The conference featured keynote speeches and panel discussions on Growing Green in Asia followed by a focused Green Investment Catalyst Roundtable on day two. The objective of the conference was to explore how Asian capital markets can be best leveraged to support sustainable and climate-aligned economic growth in the region and launch several facilities and initiatives.
Attended by over 200 private sector and public debt capital market representatives including targeted financial sector partners, the conference was coordinated by the UN Climate Change’s Regional Collaboration Centre in Bangkok (RCC Bangkok) and partner Institute for Global Environmental Strategies (IGES), in partnership with the UN Economic and Social Commission for Asia and the Pacific (ESCAP), Global Financial Markets Association (GFMA), and Asia Securities Industry and Financial Markets Association (ASIFMA).
A strong case for green was made in the opening by Mr. Masagos Zulkifli, Singapore Minister for the Environment and Water Resources as financial sector plays a key role in promoting climate action by helping investors realise there is tangible value in sustainable development. Expected revenue from a Singapore carbon tax starting 2019 of S$1 billion will also be 100% used to help industries improve energy efficiency and reduce emissions.
Mr. Hongjoo Hahm, Officer-in-Charge, UNESCAP, cautioned that the region’s least-developed countries that were highly vulnerable to climate impacts yet highly constrained by narrow fiscal space and limited public climate finance, opening up a huge opportunity for private sector climate-smart investments across the region.

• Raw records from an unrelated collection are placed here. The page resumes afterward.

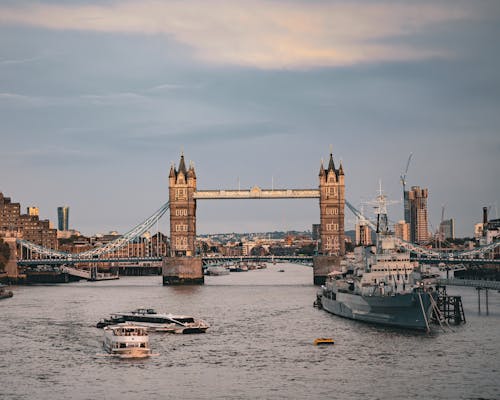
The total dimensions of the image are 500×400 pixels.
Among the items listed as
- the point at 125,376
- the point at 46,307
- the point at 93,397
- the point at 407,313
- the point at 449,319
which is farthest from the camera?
the point at 46,307

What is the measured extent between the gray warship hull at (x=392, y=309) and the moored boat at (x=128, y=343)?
66.0 feet

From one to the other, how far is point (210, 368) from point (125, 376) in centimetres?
522

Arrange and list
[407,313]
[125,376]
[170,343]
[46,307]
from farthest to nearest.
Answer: [46,307]
[407,313]
[170,343]
[125,376]

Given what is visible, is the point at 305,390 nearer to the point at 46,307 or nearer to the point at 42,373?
the point at 42,373

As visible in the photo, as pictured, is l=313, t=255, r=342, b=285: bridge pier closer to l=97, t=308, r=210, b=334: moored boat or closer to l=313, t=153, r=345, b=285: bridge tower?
l=313, t=153, r=345, b=285: bridge tower

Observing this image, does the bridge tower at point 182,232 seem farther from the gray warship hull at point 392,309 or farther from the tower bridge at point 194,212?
the gray warship hull at point 392,309

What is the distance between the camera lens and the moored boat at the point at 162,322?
7294 cm

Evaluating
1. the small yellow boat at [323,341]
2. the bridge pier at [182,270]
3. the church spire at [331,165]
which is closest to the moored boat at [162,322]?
the small yellow boat at [323,341]

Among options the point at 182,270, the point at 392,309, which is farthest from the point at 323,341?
the point at 182,270

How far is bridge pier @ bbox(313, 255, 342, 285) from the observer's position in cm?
14138

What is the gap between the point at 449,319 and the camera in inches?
3027

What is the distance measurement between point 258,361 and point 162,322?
1809cm

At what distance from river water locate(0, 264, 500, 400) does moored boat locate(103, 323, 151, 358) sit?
1.14 metres

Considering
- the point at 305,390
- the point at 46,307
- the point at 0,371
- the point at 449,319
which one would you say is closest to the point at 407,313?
the point at 449,319
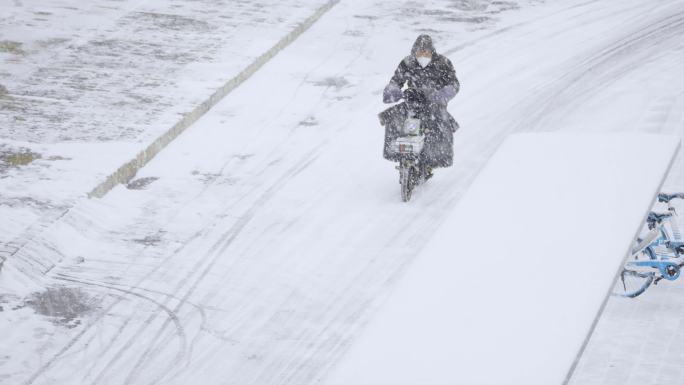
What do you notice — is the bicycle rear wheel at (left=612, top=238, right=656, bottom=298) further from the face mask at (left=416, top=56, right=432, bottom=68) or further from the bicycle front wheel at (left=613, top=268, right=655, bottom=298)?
the face mask at (left=416, top=56, right=432, bottom=68)

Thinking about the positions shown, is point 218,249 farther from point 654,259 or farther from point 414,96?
point 654,259

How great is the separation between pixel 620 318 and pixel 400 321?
333 cm

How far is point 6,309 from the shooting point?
9250 millimetres

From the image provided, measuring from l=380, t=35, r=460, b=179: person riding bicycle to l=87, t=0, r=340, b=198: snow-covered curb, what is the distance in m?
2.76

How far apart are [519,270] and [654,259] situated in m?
2.67

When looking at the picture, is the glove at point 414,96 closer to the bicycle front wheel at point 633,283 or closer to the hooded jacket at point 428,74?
the hooded jacket at point 428,74

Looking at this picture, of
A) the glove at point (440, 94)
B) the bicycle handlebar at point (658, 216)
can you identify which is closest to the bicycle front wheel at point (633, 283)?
the bicycle handlebar at point (658, 216)

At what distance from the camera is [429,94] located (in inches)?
457

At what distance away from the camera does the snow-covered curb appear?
11.8m

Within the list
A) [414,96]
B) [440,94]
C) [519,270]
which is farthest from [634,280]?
[414,96]

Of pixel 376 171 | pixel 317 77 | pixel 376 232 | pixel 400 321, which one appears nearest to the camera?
pixel 400 321

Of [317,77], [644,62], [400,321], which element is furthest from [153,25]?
[400,321]

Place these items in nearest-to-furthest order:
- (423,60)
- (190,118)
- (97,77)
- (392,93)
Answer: (392,93)
(423,60)
(190,118)
(97,77)

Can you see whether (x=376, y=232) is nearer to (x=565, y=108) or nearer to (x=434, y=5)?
(x=565, y=108)
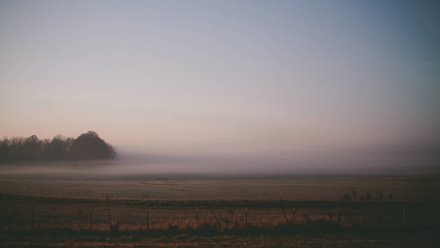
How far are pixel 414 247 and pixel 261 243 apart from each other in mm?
8631

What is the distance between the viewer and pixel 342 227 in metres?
25.6

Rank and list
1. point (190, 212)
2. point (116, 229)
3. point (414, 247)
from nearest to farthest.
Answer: point (414, 247)
point (116, 229)
point (190, 212)

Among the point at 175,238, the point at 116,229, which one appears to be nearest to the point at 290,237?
the point at 175,238

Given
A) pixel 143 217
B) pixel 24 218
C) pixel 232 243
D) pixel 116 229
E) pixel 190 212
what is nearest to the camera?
pixel 232 243

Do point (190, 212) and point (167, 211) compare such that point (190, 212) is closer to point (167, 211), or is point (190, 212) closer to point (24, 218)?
point (167, 211)

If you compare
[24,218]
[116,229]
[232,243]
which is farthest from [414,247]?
[24,218]

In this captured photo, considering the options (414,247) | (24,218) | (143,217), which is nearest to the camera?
(414,247)

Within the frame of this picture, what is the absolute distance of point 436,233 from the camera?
23719mm

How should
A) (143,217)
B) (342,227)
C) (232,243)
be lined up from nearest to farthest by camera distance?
(232,243) → (342,227) → (143,217)

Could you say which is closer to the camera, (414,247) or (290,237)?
(414,247)

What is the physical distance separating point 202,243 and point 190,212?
58.5 ft

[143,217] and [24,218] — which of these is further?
[143,217]

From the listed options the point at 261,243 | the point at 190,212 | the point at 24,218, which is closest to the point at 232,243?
the point at 261,243

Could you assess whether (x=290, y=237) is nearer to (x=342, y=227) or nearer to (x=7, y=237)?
(x=342, y=227)
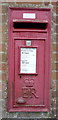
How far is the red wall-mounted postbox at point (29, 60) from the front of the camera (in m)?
3.81

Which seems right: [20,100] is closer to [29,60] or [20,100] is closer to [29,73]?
[29,73]

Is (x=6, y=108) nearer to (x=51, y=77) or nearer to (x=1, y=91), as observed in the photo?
(x=1, y=91)

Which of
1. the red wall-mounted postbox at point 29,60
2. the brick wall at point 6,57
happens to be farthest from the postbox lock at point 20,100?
the brick wall at point 6,57

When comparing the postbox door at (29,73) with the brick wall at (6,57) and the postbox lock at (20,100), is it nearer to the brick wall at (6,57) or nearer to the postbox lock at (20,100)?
the postbox lock at (20,100)

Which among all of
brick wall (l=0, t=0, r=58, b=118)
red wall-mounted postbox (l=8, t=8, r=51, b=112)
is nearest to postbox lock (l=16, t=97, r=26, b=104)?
red wall-mounted postbox (l=8, t=8, r=51, b=112)

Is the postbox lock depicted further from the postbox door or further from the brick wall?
the brick wall

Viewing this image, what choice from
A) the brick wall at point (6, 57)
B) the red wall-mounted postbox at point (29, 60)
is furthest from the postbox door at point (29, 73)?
the brick wall at point (6, 57)

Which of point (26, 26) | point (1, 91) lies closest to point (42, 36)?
point (26, 26)

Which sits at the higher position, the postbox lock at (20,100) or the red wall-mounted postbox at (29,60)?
the red wall-mounted postbox at (29,60)

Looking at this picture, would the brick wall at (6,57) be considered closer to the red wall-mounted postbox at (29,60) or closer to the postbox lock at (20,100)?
the red wall-mounted postbox at (29,60)

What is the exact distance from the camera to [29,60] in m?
3.87

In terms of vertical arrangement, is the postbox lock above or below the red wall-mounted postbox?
below

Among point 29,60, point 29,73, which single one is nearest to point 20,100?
point 29,73

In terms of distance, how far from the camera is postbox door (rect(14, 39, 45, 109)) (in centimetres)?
383
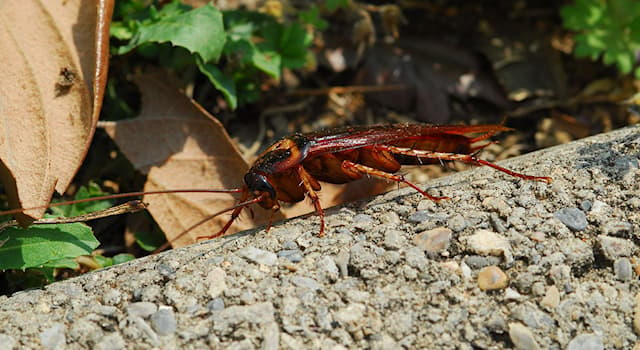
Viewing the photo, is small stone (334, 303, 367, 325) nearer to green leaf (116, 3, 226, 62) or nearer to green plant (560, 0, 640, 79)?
green leaf (116, 3, 226, 62)

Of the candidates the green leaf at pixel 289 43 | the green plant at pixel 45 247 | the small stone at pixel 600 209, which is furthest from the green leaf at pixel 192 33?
the small stone at pixel 600 209

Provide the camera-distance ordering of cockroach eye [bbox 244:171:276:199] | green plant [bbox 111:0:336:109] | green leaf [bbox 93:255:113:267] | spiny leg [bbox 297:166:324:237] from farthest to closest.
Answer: green plant [bbox 111:0:336:109] → green leaf [bbox 93:255:113:267] → cockroach eye [bbox 244:171:276:199] → spiny leg [bbox 297:166:324:237]

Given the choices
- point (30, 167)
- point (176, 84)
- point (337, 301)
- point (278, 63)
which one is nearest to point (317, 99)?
point (278, 63)

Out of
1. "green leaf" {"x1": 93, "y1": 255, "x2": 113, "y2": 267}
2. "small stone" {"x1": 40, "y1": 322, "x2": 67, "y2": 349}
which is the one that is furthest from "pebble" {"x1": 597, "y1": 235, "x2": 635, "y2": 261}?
"green leaf" {"x1": 93, "y1": 255, "x2": 113, "y2": 267}

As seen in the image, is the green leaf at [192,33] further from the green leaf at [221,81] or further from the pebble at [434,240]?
the pebble at [434,240]

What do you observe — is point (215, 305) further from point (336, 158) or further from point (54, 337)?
point (336, 158)
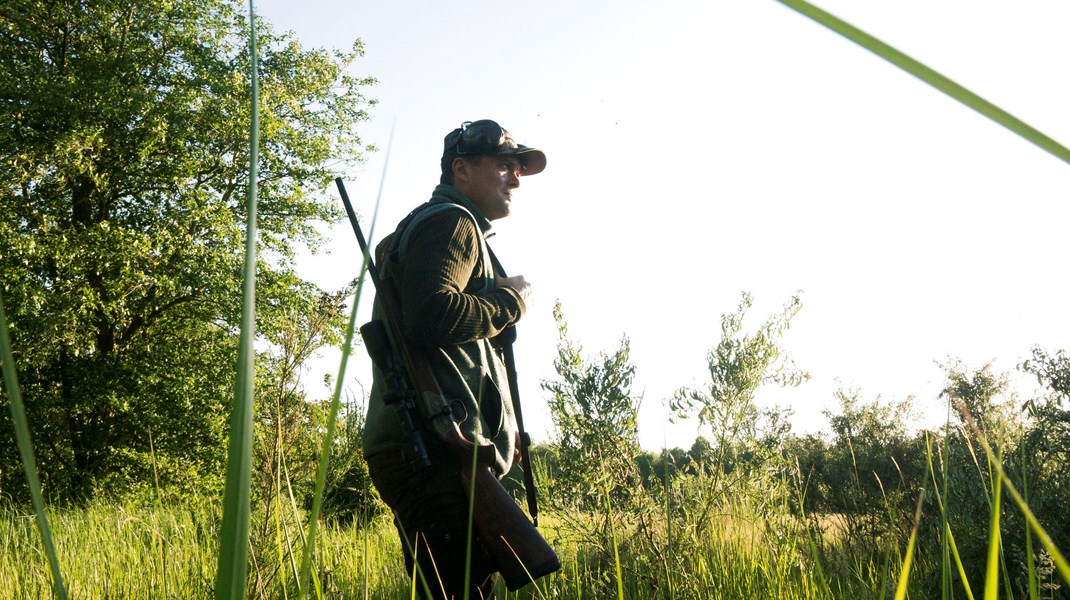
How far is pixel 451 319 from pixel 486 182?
2.69 feet

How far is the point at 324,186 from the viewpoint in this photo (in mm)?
19688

He said, ‘Financial regulators and legislators are recognising the need to establish green taxonomies, clarify investor duties to ensure that environmental, social and governance (ESG) factors are incorporated into investment decisions, upgrade disclosures to make climate risks more transparent, and develop sustainability standards.’
Day one centered on ways, means and opportunities to grow green investment and finance in the Asian region, with concrete examples of green bond issuance from the perspectives of corporate and sovereign issuers, local and international investors, and external opinion providers. Green loans linked to environmental performance were highlighted as pioneered by several international banks and corporations based in Asia. The discussion focused on the significant potential for climate-aligned investment and identified barriers and how these could be addressed.
Day two considered several concrete financial instruments and initiatives initiated by RCC/UNFCCC/UNESCAP together with financial sector and government partners in Cambodia, Laos PDR, Myanmar, and Thailand. Using a Green Investment Catalyst approach - a three-phase process comprising Prepare/Catalyze/Continue deals were first incubated in the run-up and discussed in an open consultative dialogue.
All the initiatives aim to increase tangible private sector investments and projects on the ground that implement countries’ Nationally Determined Contributions (NDCs) and promote investment towards low emission and climate-resilient development strategies. They include:
- Sustainability Bond Facility for Micro Finance Institutions – A bond facility for financing on lending to micro finance institutions in the region
- Syndicated Regional Green Lending Facility – A loan facility to provide mid-scale syndicated concessional loans enterprises in the region
- Green lending facility for Asia Pacific – A lending facility aimed at smaller enterprises in Asia-Pacific
- Asia Pacific Green Bond Standard and Green bond impact monitoring – An initiative to adopt a region-wide green and social bond standard, with tools to ensure continued monitoring of climate and green impact after loan or bond issuance
The initiatives were well-received among participants, several offered tangible avenues of support in moving them to the next stage of the GIC process towards accelerated implementation.
Mr. James Grabert, Director of Sustainable Development Mechanisms at UN Climate Change, commented that the GIC supports “effectively translating policies, NDCs and national roadmaps into investment pipelines of bankable projects and providing risk-adjusted long-term returns for investors.”
Mr. Grabert added, “today, we are just planting the seed but we hope that some of these initiatives will grow bigger and succeed to help transform our economies to achieving these important goals for our planet and our future generations.”